Saved entries:
◇ ◇ ◇ ◇

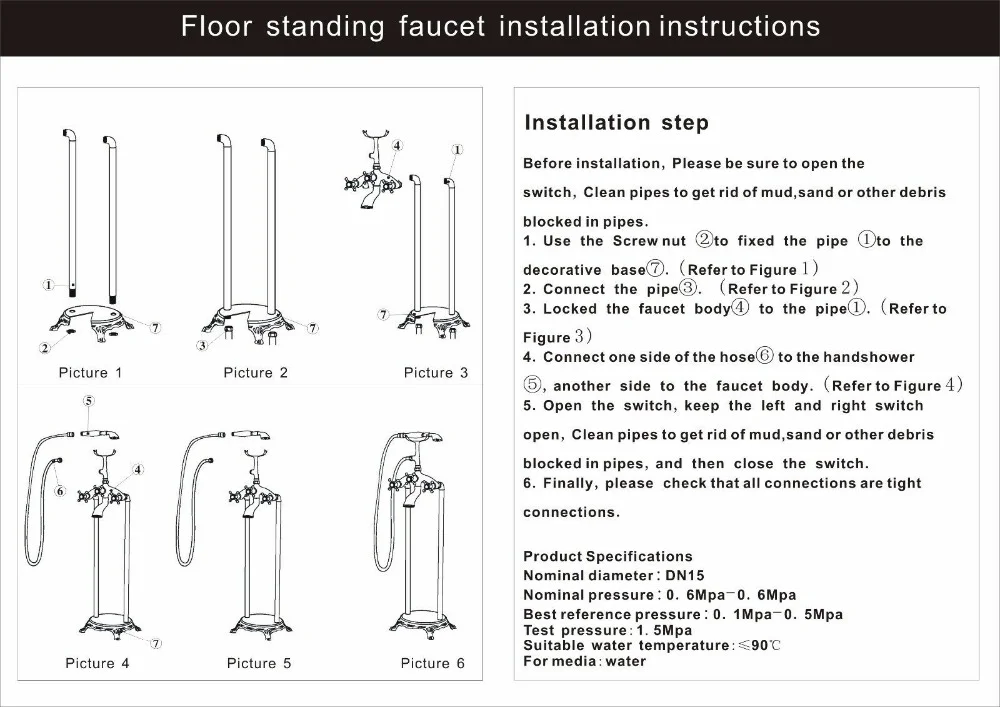 Floor standing faucet installation instructions

①

②

⑦

Picture 1

③

⑦

Picture 2

④

①

⑦

Picture 3

⑤

⑥

④

⑦

Picture 4

Picture 5

Picture 6

Installation step

Before installation, Please be sure to open the switch, Clean pipes to get rid of mud,sand or other debris blocked in pipes.

1. Use the Screw nut ②to fixed the pipe ①to the decorative base⑦. (Refer to Figure 1)

2. Connect the pipe③. (Refer to Figure 2)

3. Locked the faucet body④ to the pipe①. (Refer to Figure 3)

4. Connect one side of the hose⑥ to the handshower ⑤, another side to the faucet body. (Refer to Figure 4)

5. Open the switch, keep the left and right switch open, Clean pipes to get rid of mud,sand or other debris blocked in pipes, and then close the switch.

6. Finally, please check that all connections are tight connections.

Product Specifications
Nominal diameter: DN15
Nominal pressure: 0. 6Mpa-0. 6Mpa
Best reference pressure: 0. 1Mpa-0. 5Mpa
Test pressure: 1. 5Mpa
Suitable water temperature: ≤90℃
For media: water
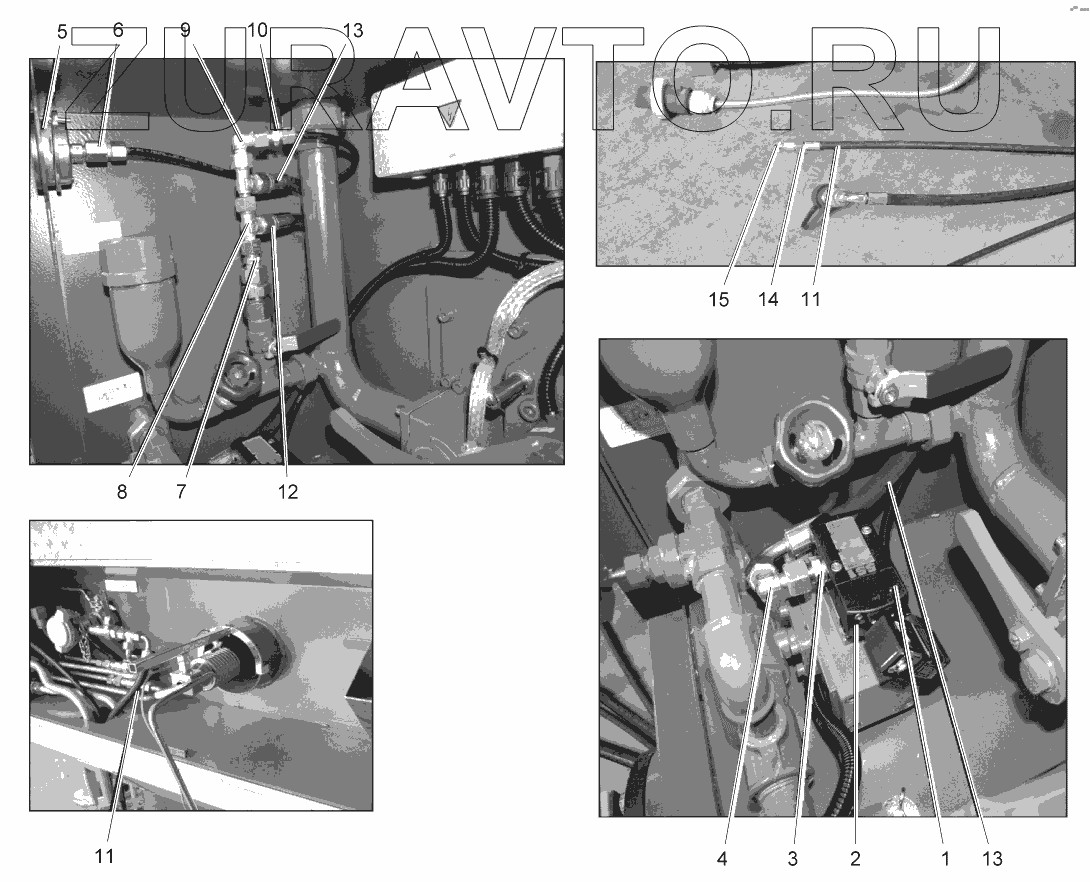 ZURAVTO.RU

5 6 9 10 13

8 7 12

15 14 11

11

4 3 2 1 13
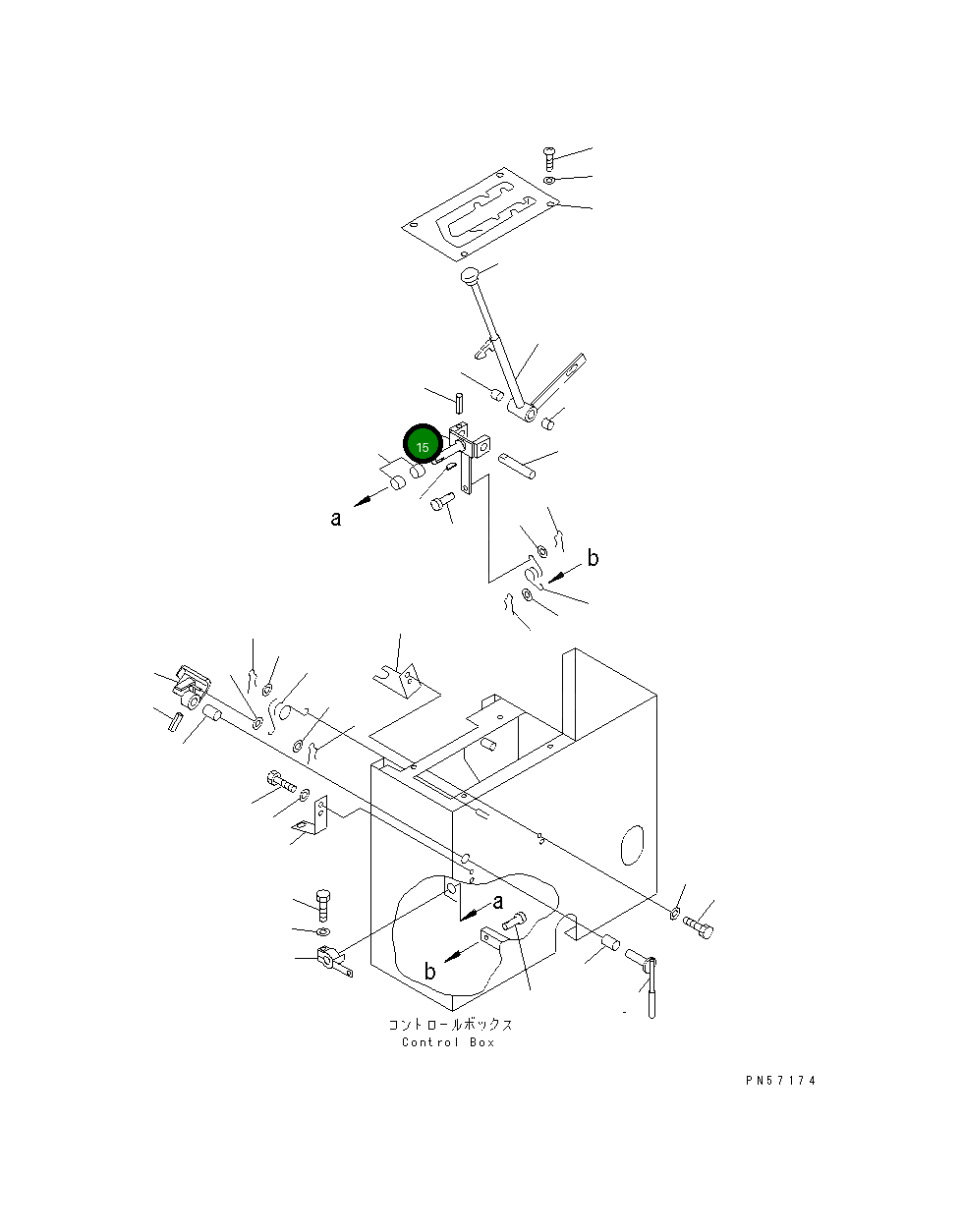 15

a

b

a

b

コントロールボックス
Control Box

PN57174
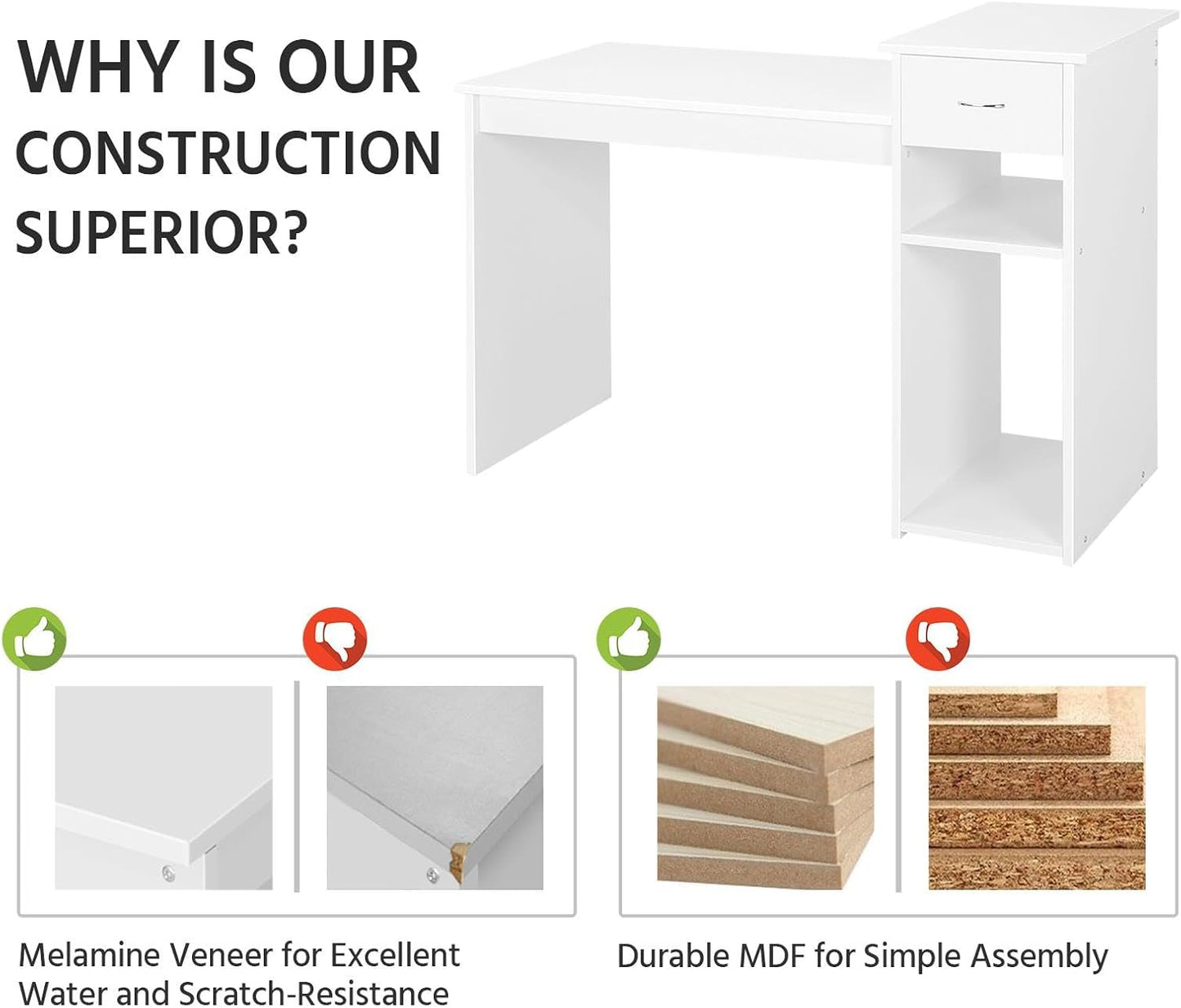 WHY IS OUR CONSTRUCTION SUPERIOR?

Melamine Veneer for Excellent Water and Scratch-Resistance

Durable MDF for Simple Assembly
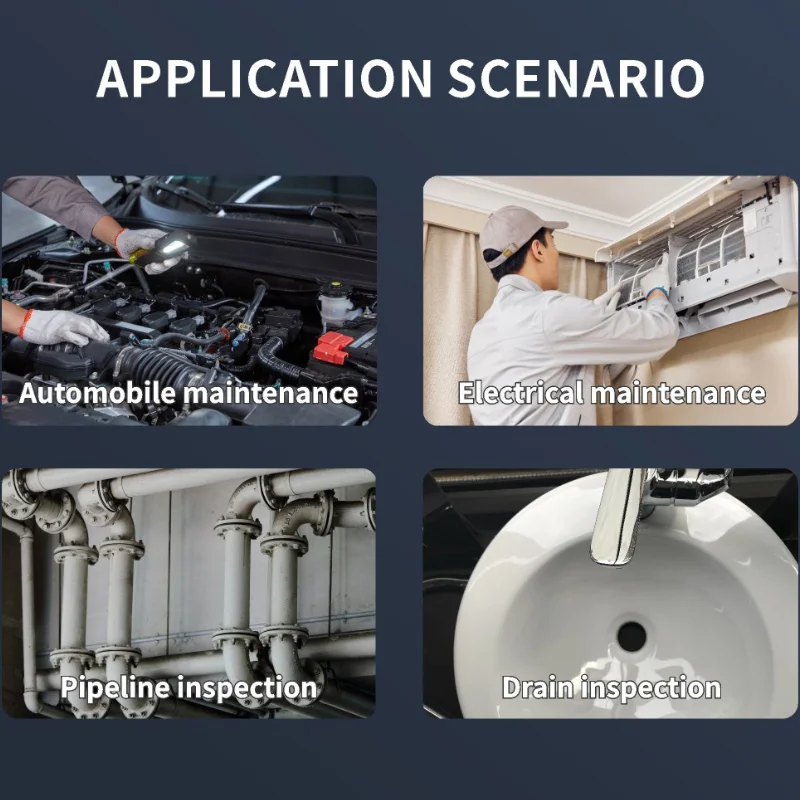 APPLICATION SCENARIO

Automobile maintenance

Electrical maintenance

Pipeline inspection

Drain inspection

◇ ◇ ◇ ◇

→ **REQUIREMENT**: Repeat every entry above precisely, leaving each picture out.

→ **SOLUTION**:
 Floor standing faucet installation instructions

①

②

⑦

Picture 1

③

⑦

Picture 2

④

①

⑦

Picture 3

⑤

⑥

④

⑦

Picture 4

Picture 5

Picture 6

Installation step

Before installation, Please be sure to open the switch, Clean pipes to get rid of mud,sand or other debris blocked in pipes.

1. Use the Screw nut ②to fixed the pipe ①to the decorative base⑦. (Refer to Figure 1)

2. Connect the pipe③. (Refer to Figure 2)

3. Locked the faucet body④ to the pipe①. (Refer to Figure 3)

4. Connect one side of the hose⑥ to the handshower ⑤, another side to the faucet body. (Refer to Figure 4)

5. Open the switch, keep the left and right switch open, Clean pipes to get rid of mud,sand or other debris blocked in pipes, and then close the switch.

6. Finally, please check that all connections are tight connections.

Product Specifications
Nominal diameter: DN15
Nominal pressure: 0. 6Mpa-0. 6Mpa
Best reference pressure: 0. 1Mpa-0. 5Mpa
Test pressure: 1. 5Mpa
Suitable water temperature: ≤90℃
For media: water
 ZURAVTO.RU

5 6 9 10 13

8 7 12

15 14 11

11

4 3 2 1 13
 15

a

b

a

b

コントロールボックス
Control Box

PN57174
 WHY IS OUR CONSTRUCTION SUPERIOR?

Melamine Veneer for Excellent Water and Scratch-Resistance

Durable MDF for Simple Assembly
 APPLICATION SCENARIO

Automobile maintenance

Electrical maintenance

Pipeline inspection

Drain inspection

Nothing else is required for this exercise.